= Provided data =
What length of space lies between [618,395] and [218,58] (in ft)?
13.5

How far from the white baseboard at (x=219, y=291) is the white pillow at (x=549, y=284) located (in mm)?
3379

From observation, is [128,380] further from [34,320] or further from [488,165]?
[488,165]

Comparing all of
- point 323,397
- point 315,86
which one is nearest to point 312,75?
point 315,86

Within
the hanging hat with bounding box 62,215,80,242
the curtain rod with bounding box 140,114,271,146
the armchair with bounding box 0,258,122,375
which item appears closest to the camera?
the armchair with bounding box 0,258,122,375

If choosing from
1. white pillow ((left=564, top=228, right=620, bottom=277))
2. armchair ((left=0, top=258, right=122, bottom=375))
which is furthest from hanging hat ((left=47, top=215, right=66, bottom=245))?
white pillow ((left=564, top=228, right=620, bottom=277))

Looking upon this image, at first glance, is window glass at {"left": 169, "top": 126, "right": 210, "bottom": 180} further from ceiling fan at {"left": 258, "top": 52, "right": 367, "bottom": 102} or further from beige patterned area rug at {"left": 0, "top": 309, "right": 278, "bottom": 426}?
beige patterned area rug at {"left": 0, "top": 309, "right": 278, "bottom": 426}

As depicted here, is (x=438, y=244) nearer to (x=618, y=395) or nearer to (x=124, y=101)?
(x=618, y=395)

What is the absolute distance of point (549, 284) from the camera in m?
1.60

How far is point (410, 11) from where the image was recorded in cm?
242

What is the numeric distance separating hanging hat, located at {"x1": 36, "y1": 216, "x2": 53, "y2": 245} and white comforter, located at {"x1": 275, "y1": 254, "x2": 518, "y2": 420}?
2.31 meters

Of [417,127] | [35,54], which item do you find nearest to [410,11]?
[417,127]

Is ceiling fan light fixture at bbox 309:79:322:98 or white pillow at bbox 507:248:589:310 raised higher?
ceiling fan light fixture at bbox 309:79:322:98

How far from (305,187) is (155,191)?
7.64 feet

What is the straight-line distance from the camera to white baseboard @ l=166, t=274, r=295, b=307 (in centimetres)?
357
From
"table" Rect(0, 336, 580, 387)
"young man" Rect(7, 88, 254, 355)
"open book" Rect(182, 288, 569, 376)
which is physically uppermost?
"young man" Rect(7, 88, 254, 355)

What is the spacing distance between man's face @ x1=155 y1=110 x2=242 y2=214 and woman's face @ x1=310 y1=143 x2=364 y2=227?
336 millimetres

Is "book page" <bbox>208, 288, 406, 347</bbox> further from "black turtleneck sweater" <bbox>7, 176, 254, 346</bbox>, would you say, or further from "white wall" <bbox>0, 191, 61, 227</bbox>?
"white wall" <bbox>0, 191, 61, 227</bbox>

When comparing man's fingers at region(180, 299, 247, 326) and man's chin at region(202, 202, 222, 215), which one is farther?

= Aim of the exercise =
Every line from the one containing "If choosing from" through the last line must be copied exactly; leave out the rest.

= Finished answer =
If choosing from
1. white pillow ((left=564, top=228, right=620, bottom=277))
2. armchair ((left=0, top=258, right=122, bottom=375))
which is furthest from hanging hat ((left=47, top=215, right=66, bottom=245))?
white pillow ((left=564, top=228, right=620, bottom=277))

Looking upon this image, at first glance, is window glass at {"left": 169, "top": 126, "right": 210, "bottom": 180} further from ceiling fan at {"left": 258, "top": 52, "right": 367, "bottom": 102} or further from beige patterned area rug at {"left": 0, "top": 309, "right": 278, "bottom": 426}?
beige patterned area rug at {"left": 0, "top": 309, "right": 278, "bottom": 426}

As depicted here, is (x=438, y=244) nearer to (x=618, y=395) or nearer to (x=124, y=101)?
(x=618, y=395)

What is the absolute distance of point (549, 284) from the camera in m?
1.60

How far is point (410, 11) from where the image was recorded in cm?
242

What is the numeric distance separating hanging hat, located at {"x1": 36, "y1": 216, "x2": 53, "y2": 245} and white comforter, located at {"x1": 275, "y1": 254, "x2": 518, "y2": 420}?
2.31 meters

Of [417,127] | [35,54], which item do you find nearest to [410,11]?
[417,127]

Is ceiling fan light fixture at bbox 309:79:322:98 or white pillow at bbox 507:248:589:310 raised higher?
ceiling fan light fixture at bbox 309:79:322:98

How far from (305,187) is (155,191)?
7.64 feet

What is the straight-line distance from the camera to white baseboard @ l=166, t=274, r=295, b=307 (in centimetres)?
357
From
"table" Rect(0, 336, 580, 387)
"young man" Rect(7, 88, 254, 355)
"open book" Rect(182, 288, 569, 376)
which is physically uppermost?
"young man" Rect(7, 88, 254, 355)

What is the spacing distance between man's face @ x1=155 y1=110 x2=242 y2=214 and woman's face @ x1=310 y1=143 x2=364 y2=227?
336 millimetres

Is "book page" <bbox>208, 288, 406, 347</bbox> further from "black turtleneck sweater" <bbox>7, 176, 254, 346</bbox>, would you say, or further from "white wall" <bbox>0, 191, 61, 227</bbox>?
"white wall" <bbox>0, 191, 61, 227</bbox>

When comparing man's fingers at region(180, 299, 247, 326) and man's chin at region(202, 202, 222, 215), which one is farther?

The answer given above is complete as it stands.